Proponents of the End of Life Choice say that controls on euthanasia will make it safe for all. But the reality is that euthanasia will be impossible to fully regulate, argues Jannah Dennison.
The End of Life Choice Bill has now made its way through the Committee Stage, and with the issue poised to be put to a public vote in 2020, the question of safeguards has been top of mind.
It’s essential to examine the finer details of any law, especially one such as this. But the bill rests on the assumption that we can control euthanasia; that if we try hard enough, we can prevent both misadventure under the agreed criteria, and the problematic widening of criteria over time.

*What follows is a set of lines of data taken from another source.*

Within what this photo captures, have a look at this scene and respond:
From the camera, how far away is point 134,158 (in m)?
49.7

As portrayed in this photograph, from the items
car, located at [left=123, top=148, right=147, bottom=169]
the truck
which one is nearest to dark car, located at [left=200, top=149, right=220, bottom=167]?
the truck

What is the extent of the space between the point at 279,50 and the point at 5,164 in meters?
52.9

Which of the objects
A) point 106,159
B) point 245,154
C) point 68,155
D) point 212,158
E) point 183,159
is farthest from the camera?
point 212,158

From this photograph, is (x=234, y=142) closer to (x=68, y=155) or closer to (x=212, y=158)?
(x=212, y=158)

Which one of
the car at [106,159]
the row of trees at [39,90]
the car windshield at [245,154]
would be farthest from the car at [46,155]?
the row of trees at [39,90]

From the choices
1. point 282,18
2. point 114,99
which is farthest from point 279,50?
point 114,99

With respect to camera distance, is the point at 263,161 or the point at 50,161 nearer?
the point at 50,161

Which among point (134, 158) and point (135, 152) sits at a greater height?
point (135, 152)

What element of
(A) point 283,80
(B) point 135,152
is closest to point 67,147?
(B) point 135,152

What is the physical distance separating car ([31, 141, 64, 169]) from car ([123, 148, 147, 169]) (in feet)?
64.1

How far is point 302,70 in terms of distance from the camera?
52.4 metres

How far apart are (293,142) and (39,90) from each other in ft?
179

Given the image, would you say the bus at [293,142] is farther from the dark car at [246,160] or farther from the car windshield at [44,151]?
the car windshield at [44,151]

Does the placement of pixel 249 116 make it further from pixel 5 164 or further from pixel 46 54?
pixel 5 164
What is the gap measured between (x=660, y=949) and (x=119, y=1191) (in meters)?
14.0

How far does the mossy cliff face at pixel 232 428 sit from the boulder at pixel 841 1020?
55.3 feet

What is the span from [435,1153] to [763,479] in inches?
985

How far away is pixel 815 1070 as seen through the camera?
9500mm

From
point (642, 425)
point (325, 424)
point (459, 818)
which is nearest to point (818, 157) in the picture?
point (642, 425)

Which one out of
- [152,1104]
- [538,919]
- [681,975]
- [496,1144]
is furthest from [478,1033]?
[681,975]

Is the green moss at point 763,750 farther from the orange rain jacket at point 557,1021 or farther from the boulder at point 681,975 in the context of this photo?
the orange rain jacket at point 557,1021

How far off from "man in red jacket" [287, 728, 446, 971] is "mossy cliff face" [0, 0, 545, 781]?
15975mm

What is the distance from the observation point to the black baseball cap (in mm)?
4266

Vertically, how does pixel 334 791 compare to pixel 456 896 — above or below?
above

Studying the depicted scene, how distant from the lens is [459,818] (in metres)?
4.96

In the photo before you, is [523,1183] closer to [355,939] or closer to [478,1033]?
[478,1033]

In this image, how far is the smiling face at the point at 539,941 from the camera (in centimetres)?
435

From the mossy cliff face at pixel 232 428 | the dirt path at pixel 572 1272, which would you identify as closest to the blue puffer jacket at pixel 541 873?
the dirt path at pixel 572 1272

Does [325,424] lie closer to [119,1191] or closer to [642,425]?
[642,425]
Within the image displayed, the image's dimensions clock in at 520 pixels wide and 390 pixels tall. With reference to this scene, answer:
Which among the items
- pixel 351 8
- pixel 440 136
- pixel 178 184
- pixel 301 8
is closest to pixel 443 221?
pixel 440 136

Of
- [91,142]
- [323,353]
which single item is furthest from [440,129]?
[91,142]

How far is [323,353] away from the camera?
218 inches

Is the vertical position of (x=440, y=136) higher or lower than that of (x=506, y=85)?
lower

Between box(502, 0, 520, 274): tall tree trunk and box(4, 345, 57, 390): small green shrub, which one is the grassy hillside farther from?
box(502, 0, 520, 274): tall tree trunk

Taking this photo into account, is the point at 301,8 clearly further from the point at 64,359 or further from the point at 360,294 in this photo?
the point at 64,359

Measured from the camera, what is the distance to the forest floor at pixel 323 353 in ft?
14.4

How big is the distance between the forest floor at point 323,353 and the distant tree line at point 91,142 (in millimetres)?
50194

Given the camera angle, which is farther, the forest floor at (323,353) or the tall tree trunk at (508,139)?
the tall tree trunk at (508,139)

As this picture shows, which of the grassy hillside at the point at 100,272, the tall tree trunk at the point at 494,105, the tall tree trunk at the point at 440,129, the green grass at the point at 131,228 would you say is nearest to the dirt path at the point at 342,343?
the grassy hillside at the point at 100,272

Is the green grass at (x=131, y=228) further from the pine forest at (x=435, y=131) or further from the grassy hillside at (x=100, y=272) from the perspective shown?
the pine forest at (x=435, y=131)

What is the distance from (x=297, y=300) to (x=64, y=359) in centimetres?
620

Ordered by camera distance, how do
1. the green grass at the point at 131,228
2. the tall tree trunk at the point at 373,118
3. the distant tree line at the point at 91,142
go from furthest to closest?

The reality is, we cannot make euthanasia safe. It is inherently uncontrollable. The detailed safeguards are simply rearranging the furniture when the house foundations have crumbled. Yet many of us so deeply want to make it safe. And so we believe that the wanting will make it possible.
The conditions of suffering for every person are, in fact, so individual and contingent as to make it impossible to draw safe and consistent lines between a person who is eligible for euthanasia, and one who should not be. And the ongoing societal implications are enormous.
Euthanasia safeguards would need infallibly to prevent undiagnosed depression; identify subtle coercion; and consistently identify other underlying factors, such as a deficit in familial, professional, or social support; the fear of being burdensome; or financial concerns. And every one of these factors has been documented – some regularly – as the main reason for accessing euthanasia in overseas jurisdictions.
Safeguards must also prevent any confusion around the difference between assisted suicide, euthanasia, and general suicide, ensuring that no vulnerable person felt that death as a response to suffering had become normalised and thus attractive.
And then we have the clearly documented fact that even tightly prescribed criteria seem inevitably to widen. Which is, of course, a logical progression – and which no legal safeguard can prevent, once you have established the right to die as foundational.
Examples of problems abound. The United Nations Special Rapporteur on the rights of persons with disabilities stated in April 2019 that she was ‘extremely concerned’ at the impact of the Canadian euthanasia legislation on disabled people eligible for assisted dying, some of whom are being pressured to consider euthanasia.
Take the case of Canadian Roger Foley. Terminally ill, and with associated disabilities, he released recordings of staff offering him euthanasia whilst considering the high cost of his care. Similarly, the mother of severely disabled Canadian Candice Lewis has recounted a doctor’s recommendation of assisted suicide when Candice was ‘dying’ (she did not die, as it turns out), and the accusation that the mother was ‘selfish’ for not pursuing it.
In Oregon, Dr Charles Bentz described a keen sportsman who was diagnosed with cancer, developed depression, and sought euthanasia. Dr Bentz urged caution due to the depression; but later discovered the man had died from euthanasia through another doctor who did not acknowledge the depression. And a 2019 Guardian article told of a Belgian GP, ‘Marie-Louise’, who refused to euthanize a patient who was clearly being pressured by his wife. But when the GP returned from holiday, she found that another colleague had euthanized the man.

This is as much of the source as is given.